Just because the Campbells and the Puccis choose to view the world through the rose-colored lenses of ignorance does not mean that those of sufficient maturity and critical thinking skills can’t absorb and discuss the real world issues brought forth between the pages of “The Glass Castle.”

If one considers their son or daughter still too immature by the time they’re taking high-school level honors courses, that does not mean that every other student is of equally-stunted emotional growth or intelligence.

If that’s the case, then your child really shouldn’t be approved to be in an honors-level course to begin with. The whole point of honors classes in high school is for students who have reached a level in their education where they are ready to engage in college-level analysis and discourse.

When a book comes along that can make a reader who faces a similar situation or past not feel so alone, or provide an eye-opening awareness to those who are in a position to break the chain, then everyone- everywhere and of all ages- should read it.

The memoir has spent 261 weeks on the New York Times Bestseller list and is now under development as a film by Paramount. By 2007, The Glass Castle had sold over 2.5 million copies, had been translated into 22 languages, and received the Christopher Award, the American Library Association’s Alex Award (2006) and the Books for Better Living Award.

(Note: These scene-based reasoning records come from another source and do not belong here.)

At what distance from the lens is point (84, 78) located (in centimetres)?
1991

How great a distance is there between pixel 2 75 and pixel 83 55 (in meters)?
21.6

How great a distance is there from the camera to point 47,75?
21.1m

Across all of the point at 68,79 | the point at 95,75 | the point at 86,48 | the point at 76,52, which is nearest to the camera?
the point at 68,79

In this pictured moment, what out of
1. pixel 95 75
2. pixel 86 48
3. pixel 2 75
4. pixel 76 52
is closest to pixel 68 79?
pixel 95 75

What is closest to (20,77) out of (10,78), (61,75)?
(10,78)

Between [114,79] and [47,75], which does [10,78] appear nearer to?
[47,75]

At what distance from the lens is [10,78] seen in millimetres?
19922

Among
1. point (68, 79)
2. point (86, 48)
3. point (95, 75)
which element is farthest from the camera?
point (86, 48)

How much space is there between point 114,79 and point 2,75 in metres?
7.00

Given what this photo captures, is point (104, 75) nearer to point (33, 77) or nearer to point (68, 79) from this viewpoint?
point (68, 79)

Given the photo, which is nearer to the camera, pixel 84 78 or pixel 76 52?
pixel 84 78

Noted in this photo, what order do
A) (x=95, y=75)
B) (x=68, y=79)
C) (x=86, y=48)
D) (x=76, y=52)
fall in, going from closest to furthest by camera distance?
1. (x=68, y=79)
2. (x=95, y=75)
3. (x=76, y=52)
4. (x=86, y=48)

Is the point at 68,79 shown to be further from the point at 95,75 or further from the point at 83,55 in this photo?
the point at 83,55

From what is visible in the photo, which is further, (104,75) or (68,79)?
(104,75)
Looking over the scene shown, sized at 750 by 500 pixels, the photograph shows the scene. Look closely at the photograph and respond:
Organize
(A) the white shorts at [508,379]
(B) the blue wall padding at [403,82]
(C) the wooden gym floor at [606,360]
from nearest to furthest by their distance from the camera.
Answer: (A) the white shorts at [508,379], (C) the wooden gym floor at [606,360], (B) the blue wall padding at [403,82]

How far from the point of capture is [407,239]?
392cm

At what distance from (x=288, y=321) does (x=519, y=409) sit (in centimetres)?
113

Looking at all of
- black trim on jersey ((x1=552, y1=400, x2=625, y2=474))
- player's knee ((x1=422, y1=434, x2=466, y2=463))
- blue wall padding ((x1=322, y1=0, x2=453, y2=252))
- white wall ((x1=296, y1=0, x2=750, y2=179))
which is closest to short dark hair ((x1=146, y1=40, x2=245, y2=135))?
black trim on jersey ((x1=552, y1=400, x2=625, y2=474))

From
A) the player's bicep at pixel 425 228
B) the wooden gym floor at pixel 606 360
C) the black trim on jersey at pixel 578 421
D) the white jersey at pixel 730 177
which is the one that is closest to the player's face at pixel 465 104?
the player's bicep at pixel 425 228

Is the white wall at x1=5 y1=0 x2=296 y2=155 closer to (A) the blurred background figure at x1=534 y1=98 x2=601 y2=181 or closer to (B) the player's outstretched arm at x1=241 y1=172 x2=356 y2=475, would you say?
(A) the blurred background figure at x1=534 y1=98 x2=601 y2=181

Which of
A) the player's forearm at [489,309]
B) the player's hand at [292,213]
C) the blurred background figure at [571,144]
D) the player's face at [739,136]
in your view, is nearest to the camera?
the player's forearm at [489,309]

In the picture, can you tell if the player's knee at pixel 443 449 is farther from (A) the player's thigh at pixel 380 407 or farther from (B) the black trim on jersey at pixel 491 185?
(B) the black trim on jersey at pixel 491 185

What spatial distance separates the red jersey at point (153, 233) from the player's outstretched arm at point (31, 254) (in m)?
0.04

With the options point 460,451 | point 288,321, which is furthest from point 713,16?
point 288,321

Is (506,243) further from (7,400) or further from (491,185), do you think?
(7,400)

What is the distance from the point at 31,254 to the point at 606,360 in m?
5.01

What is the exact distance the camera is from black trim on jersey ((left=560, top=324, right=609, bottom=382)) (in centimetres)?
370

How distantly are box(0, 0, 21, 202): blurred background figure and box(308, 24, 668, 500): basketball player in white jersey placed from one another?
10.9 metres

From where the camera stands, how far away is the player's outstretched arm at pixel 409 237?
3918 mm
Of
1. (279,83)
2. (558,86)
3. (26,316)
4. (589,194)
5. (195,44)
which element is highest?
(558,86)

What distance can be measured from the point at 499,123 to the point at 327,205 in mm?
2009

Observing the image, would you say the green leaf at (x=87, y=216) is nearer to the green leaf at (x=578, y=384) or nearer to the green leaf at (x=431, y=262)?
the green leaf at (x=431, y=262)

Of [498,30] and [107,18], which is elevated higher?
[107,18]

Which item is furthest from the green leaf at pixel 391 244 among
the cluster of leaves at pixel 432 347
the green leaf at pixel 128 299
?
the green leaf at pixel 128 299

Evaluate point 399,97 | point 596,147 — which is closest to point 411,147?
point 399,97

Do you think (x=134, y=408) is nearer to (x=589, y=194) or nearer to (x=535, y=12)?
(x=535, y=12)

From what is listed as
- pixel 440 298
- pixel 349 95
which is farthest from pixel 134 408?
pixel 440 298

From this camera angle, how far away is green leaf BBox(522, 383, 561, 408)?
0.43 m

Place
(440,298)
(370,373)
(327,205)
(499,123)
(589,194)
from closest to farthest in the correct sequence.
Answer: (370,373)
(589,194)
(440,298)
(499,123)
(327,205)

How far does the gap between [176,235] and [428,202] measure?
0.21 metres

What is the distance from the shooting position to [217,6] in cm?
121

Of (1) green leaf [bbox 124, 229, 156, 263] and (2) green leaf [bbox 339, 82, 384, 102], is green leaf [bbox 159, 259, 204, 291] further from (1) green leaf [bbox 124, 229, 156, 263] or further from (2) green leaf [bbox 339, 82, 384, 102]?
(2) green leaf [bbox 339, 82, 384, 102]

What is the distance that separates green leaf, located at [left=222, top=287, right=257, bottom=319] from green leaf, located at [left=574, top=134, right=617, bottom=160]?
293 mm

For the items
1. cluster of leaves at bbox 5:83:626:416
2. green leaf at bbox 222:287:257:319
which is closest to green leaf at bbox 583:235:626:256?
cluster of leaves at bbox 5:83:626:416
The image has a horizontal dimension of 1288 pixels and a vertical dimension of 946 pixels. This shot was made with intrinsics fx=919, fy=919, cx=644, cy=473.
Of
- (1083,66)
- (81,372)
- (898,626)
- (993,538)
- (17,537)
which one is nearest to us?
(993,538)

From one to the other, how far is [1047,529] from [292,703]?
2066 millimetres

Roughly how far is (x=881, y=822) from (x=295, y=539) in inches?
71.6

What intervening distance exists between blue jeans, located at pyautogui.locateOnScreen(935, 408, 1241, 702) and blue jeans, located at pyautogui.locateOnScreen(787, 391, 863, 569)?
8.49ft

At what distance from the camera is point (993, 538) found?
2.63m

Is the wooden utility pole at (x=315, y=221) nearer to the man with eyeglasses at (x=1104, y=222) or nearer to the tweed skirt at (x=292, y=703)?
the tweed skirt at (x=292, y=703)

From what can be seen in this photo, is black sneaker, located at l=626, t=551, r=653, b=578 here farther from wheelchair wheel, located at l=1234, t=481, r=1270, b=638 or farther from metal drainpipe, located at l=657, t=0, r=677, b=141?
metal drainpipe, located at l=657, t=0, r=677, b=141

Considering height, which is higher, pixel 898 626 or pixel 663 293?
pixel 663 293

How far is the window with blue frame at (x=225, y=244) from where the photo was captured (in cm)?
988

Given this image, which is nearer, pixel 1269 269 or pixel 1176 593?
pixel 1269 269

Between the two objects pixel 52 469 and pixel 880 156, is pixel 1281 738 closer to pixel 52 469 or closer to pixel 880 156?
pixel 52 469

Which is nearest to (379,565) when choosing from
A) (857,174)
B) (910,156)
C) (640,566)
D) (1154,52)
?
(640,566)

For more information on the Banned Books Awareness and Reading for Knowledge project and the complete list of titles covered, please visit the official website at http://www.deepforestproductions.com/BBARK.html

Sources: Wikipedia, Marshall University, Detroit Free Press, Traverse City Record-Eagle, The Telegraph,
© 2012 R. Wolf Baldassarro/Deep Forest Productions

Banned Books Awareness: “The Grapes of Wrath”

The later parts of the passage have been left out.